Do this → Copy out all of the items below word for word, but leave out the pictures.

Records for this task →
____________
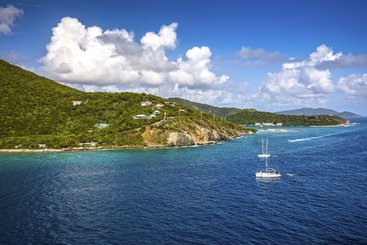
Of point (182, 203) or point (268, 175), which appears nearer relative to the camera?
point (182, 203)

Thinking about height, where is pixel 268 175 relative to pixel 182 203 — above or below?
above

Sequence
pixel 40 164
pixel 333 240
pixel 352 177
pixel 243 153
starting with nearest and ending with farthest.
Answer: pixel 333 240 < pixel 352 177 < pixel 40 164 < pixel 243 153

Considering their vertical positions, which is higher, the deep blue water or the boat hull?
the boat hull

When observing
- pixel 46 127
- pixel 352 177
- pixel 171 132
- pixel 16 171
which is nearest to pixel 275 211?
pixel 352 177

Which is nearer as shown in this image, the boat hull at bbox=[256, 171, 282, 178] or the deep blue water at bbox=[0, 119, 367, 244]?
the deep blue water at bbox=[0, 119, 367, 244]

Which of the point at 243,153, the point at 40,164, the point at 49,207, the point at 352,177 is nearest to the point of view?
the point at 49,207

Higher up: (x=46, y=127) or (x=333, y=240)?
(x=46, y=127)

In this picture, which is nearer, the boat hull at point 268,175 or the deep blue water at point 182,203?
the deep blue water at point 182,203

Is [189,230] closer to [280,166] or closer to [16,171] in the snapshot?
[280,166]
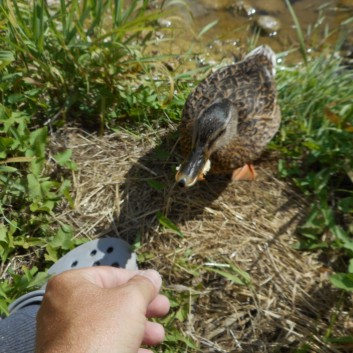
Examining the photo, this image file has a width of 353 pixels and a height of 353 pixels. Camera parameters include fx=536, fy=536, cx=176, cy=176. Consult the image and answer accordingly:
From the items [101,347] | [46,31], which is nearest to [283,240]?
[101,347]

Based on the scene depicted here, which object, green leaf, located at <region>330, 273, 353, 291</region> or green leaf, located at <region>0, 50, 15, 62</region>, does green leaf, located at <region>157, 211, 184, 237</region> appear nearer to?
green leaf, located at <region>330, 273, 353, 291</region>

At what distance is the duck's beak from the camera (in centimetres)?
264

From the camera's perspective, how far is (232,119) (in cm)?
308

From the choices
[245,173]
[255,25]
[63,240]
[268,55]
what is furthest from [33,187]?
[255,25]

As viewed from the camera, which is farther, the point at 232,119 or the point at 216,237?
the point at 232,119

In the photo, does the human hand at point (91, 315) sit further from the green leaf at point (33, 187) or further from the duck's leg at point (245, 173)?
the duck's leg at point (245, 173)

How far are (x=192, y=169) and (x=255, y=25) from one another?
2.26 metres

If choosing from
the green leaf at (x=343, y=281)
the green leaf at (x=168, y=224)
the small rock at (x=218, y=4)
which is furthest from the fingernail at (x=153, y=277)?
the small rock at (x=218, y=4)

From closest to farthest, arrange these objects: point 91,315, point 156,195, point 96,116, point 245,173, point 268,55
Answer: point 91,315 < point 156,195 < point 245,173 < point 96,116 < point 268,55

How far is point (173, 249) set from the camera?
2.87 meters

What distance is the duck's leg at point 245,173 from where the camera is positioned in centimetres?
315

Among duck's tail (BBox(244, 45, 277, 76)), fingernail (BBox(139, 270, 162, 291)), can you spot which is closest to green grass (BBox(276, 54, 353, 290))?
duck's tail (BBox(244, 45, 277, 76))

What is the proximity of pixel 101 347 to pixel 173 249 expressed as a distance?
1.30m

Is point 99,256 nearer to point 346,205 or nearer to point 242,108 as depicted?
point 242,108
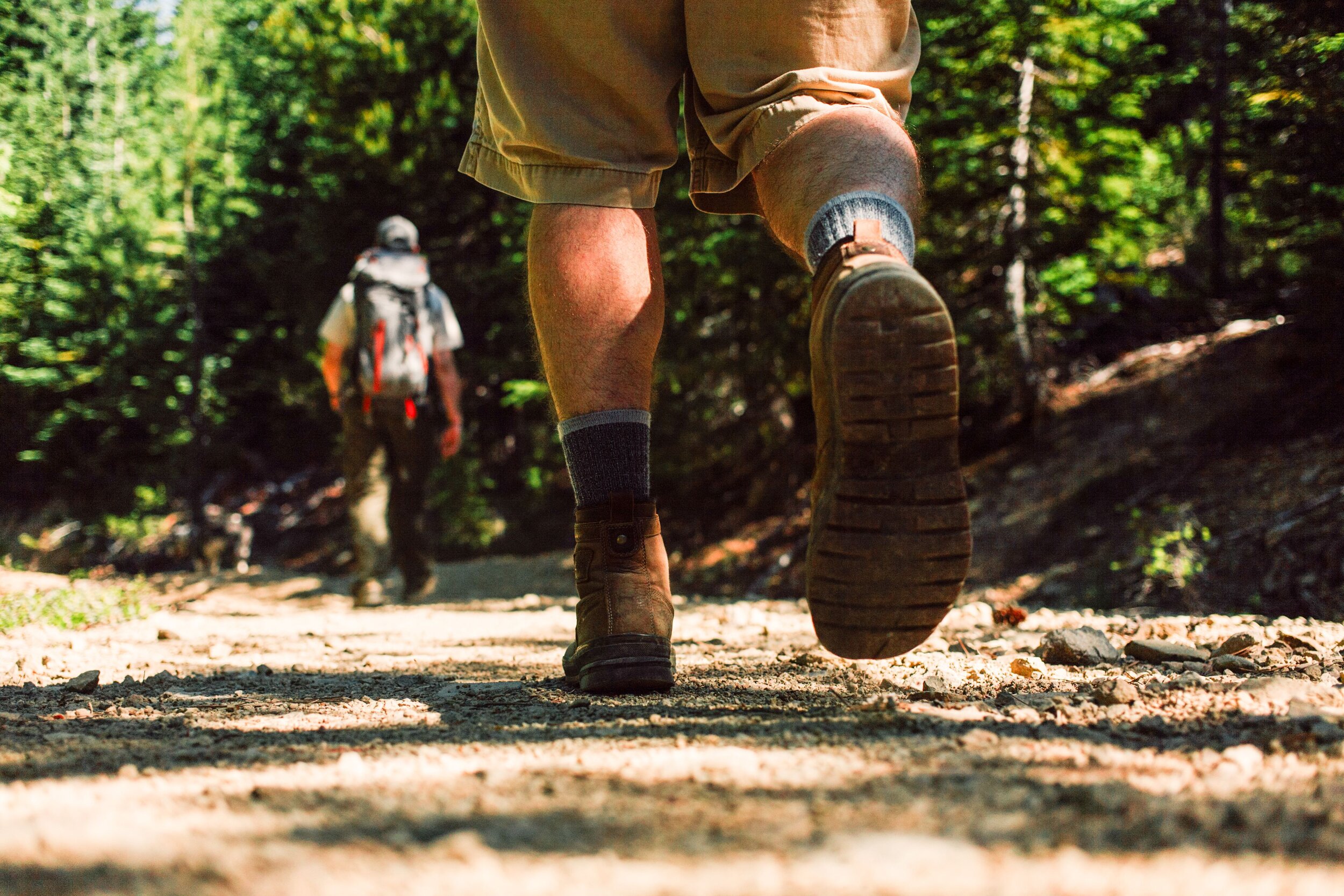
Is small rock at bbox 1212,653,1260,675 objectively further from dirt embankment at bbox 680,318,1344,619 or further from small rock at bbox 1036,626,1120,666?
____________
Output below →
Of point (182, 203) or point (268, 175), which appears nearer relative to the camera?
point (182, 203)

Thinking about height, where is pixel 268 175 relative to pixel 182 203 — above or below?
above

Sequence
pixel 40 164
pixel 333 240
pixel 352 177
pixel 243 153
starting with nearest and ending with farthest.
Answer: pixel 333 240 < pixel 352 177 < pixel 40 164 < pixel 243 153

Considering their vertical positions, which is higher, the deep blue water or the boat hull?
the boat hull

When observing
- pixel 46 127
- pixel 352 177
- pixel 171 132
- pixel 16 171
which is nearest to pixel 275 211?
pixel 352 177

Which is nearer as shown in this image, the boat hull at bbox=[256, 171, 282, 178] or the deep blue water at bbox=[0, 119, 367, 244]?
the deep blue water at bbox=[0, 119, 367, 244]

Which of the point at 243,153, the point at 40,164, the point at 49,207, the point at 352,177 is nearest to the point of view?
the point at 49,207

Higher up: (x=46, y=127) or (x=333, y=240)?
(x=46, y=127)

In this picture, which is nearer, the boat hull at point 268,175 or the deep blue water at point 182,203?
the deep blue water at point 182,203

Is [189,230] closer to [280,166] or closer to [16,171] in the snapshot?
[280,166]
Examining the photo, this image file has a width of 353 pixels and a height of 353 pixels. Camera parameters include fx=536, fy=536, cx=176, cy=176. Consult the image and answer accordingly:
From the items [101,347] | [46,31], which is nearest to [283,240]?
[101,347]

Based on the scene depicted here, which object, green leaf, located at <region>330, 273, 353, 291</region> or green leaf, located at <region>0, 50, 15, 62</region>, does green leaf, located at <region>157, 211, 184, 237</region> appear nearer to?
green leaf, located at <region>330, 273, 353, 291</region>

At what distance is the duck's beak from the camera (in centimetres)?
264

From the camera's perspective, how far is (232,119) (in cm)?
308

From the choices
[245,173]
[255,25]
[63,240]
[268,55]
what is furthest from [33,187]?
[255,25]

As viewed from the camera, which is farther, the point at 232,119 or the point at 216,237?
the point at 232,119

In the photo, does the human hand at point (91, 315) sit further from the green leaf at point (33, 187) or further from the duck's leg at point (245, 173)?
the duck's leg at point (245, 173)

How far are (x=192, y=169) and (x=255, y=25) from one another?
2.26 metres

If choosing from
the green leaf at (x=343, y=281)
the green leaf at (x=168, y=224)
the small rock at (x=218, y=4)
which is furthest from the fingernail at (x=153, y=277)?
the small rock at (x=218, y=4)

From closest to farthest, arrange these objects: point 91,315, point 156,195, point 96,116, point 245,173, point 268,55
Answer: point 91,315 < point 156,195 < point 245,173 < point 96,116 < point 268,55

How far is point (173, 249) set from the camera?
2.87 meters

What distance is the duck's leg at point 245,173 from where the camera is positioned in centimetres?
315

Among duck's tail (BBox(244, 45, 277, 76)), fingernail (BBox(139, 270, 162, 291)), can you spot which is closest to green grass (BBox(276, 54, 353, 290))?
duck's tail (BBox(244, 45, 277, 76))

What is the proximity of pixel 101 347 to pixel 173 249 expressed as a distance?
1.30m

Is point 99,256 nearer to point 346,205 or nearer to point 242,108 as depicted?
point 242,108
Is small rock at bbox 1212,653,1260,675 objectively further from dirt embankment at bbox 680,318,1344,619 or further from small rock at bbox 1036,626,1120,666?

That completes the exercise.